Scherzer’s start on Thursday was his first at Coors Field since 2016. He entered the day with a lifetime 0-3 record, 5.88 ERA and 1.65 WHIP at the Rockies’ home ballpark.

“I didn’t have a problem with the shape of my pitches,” Scherzer further explained. “I had a problem with the grip. I was constantly searching with how to get grip, especially on my curveball. I didn’t feel like I had a good curveball. I wasn’t able to land it for strike.

“Once you lose the feel for one pitch, you’re constantly searching for what you want to do mechanically, what you want to do to execute, and I got out of wack. This happens. You’re never perfect. Stuff like this happens, especially if you pitch here.

“For me, it was the grip, it wasn’t the shape of the pitches. You just learn from it. You learn what you need to be able to do in these situations and how to mechanically stay within yourself to be able to execute.

“As much as it stinks to go out there and give up five runs, especially when the offense puts a three-spot on there, you feel good if you can put a zero up and get deep into a ballgame. Unfortunately that’s not how it worked.

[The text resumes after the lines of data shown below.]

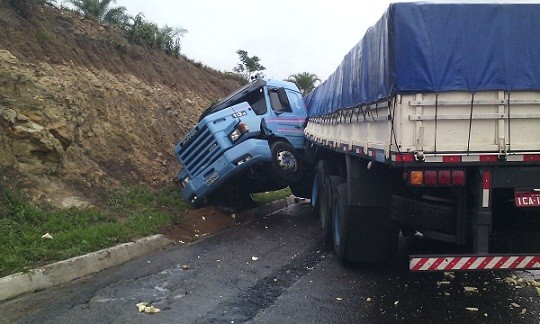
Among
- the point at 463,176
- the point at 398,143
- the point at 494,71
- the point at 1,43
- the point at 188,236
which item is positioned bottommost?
the point at 188,236

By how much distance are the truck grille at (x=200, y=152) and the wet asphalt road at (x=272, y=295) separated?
2.74 m

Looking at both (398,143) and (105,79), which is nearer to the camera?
(398,143)

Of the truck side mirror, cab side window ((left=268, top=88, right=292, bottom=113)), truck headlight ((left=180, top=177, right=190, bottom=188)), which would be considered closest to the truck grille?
truck headlight ((left=180, top=177, right=190, bottom=188))

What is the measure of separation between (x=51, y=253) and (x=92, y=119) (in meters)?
5.55

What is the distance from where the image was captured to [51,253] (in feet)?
21.1

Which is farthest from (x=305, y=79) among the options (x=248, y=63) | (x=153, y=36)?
(x=153, y=36)

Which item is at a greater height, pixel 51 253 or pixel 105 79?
pixel 105 79

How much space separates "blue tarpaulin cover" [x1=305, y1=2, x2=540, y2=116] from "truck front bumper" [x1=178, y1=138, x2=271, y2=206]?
505 centimetres

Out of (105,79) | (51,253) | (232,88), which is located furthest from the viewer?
(232,88)

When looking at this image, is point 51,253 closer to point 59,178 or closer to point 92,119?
point 59,178

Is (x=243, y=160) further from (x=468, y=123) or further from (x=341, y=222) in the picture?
(x=468, y=123)

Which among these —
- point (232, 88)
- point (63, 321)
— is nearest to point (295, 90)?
point (63, 321)

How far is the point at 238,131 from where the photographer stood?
32.9 feet

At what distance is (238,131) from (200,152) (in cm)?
93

“The bullpen was able to go out there and do a better job. They did a great job of going out there and throwing up zeros, even when we were losing, to keep it a two-run game. That’s what makes it a team win and why it feels good.”

Roberts thought Scherzer had ‘great gameplan’

Dodgers manager Dave Roberts agreed with Scherzer’s assessment and felt his curveball was most affected by his grip struggles. “I thought he and Mark Prior had a great gameplan,” Roberts began.

“The curveball just couldn’t finish and get to the plate. It kept backing up just a tick. He just couldn’t finish that pitch.”